O engenheiro florestal Niro Higuchi, pesquisador do Instituto Nacional de Pesquisas da Amazônia (Inpa), afirma que o Ministério do Meio Ambiente (MMA) criou o projeto de Lei (PL) 4.776, que trata da gestão de florestas públicas, para atender à pressão internacional da indústria de madeira certificada.
“As reservas de madeira tropical do oeste africano, do sudeste da Ásia e da América Central estão se esgotando, então os empresários florestais europeus e chineses se voltam para a Amazônia. Há 25 anos, quando cheguei, era difícil concorrer com a produção do sudeste asiático. A madeira amazônica era considerada pesada, escura e difícil de manejar, por causa da diversidade de espécies na floresta. O que mudou?”, questionou.
Para Higuchi, a concessão de florestas públicas a particulares, prevista no projeto, trouxe conseqüências desastrosas nos países em que foi adotada. “Serra Leoa, Nigéria, Uganda, Gama, Tailândia, Filipinas, Malásia, Indonésia, Vietnã, Laos. A lista é grande e não há exemplo de qualidade de vida. Em todos, a população local continua pobre e, o que é pior, agora sem a floresta.”

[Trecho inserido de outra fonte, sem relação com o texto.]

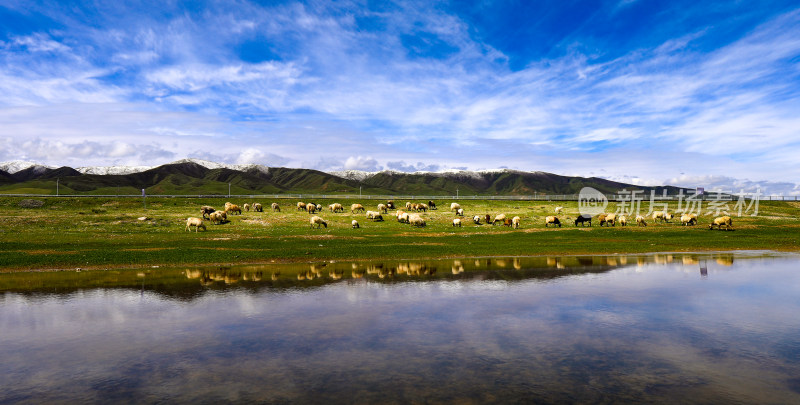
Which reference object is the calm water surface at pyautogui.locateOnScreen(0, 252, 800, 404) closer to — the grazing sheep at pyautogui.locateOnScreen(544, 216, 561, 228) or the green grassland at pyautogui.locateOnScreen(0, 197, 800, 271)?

Historicamente, segundo o professor do departamento de Física da Universidade Federal do Amazonas Marcílio Freitas, as políticas governamentais para a região têm sido desastrosas. “Há uma constante tensão entre a Nação e a Amazônia”, diz Freitas. “Para as populações endógenas [locais], a floresta não é só um conjunto de madeira, as árvores falam. E esse aspecto simbólico –cultural – não foi levado em consideração.”
Freitas informa ainda que há cerca de 250 espécies vegetais por hectare (10 mil metros quadrados) de floresta. “É uma diversidade biológica que o reflorestamento não conseguirá recompor”, argumenta. “Nossos estudos mostram que as árvores retiradas na região de Manaus têm entre 200 e 1.400 anos de idade. Não é difícil imaginar que a floresta tenha pelo menos 1.500 anos. Estamos destruindo algo que ainda nem conhecemos”, completou Higuchi.
O MMA estima que em dez anos a concessão de florestas públicas atingirá uma área máxima de 13 milhões de hectares (cerca de 3% da Amazônia Legal), com receita anual direta (pagamento pelo uso do recurso florestal) de R$ 187 milhões e arrecadação de impostos da cadeia de produção da ordem de R$ 1,9 bilhões anuais.
“Esses números não levam em consideração os gastos que os governos, federal, estadual e municipal terão com infra-estrutura, com atendimento das necessidades básicas das populações que serão atraídas para a Amazônia”, apontou Freitas. “O projeto se diz sustentável do ponto de vista ambiental e social. Mas o mercado é sustentável? Como equacionar essa contradição?”
“Os principais argumentos dos defensores do projeto é que ele vai inibir o desmatamento, a produção ilegal de madeira e a grilagem de terras. Mas já há leis específicas para combater esses crimes. Se elas não funcionam, por que uma nova lei funcionaria?”, apontou Higuchi.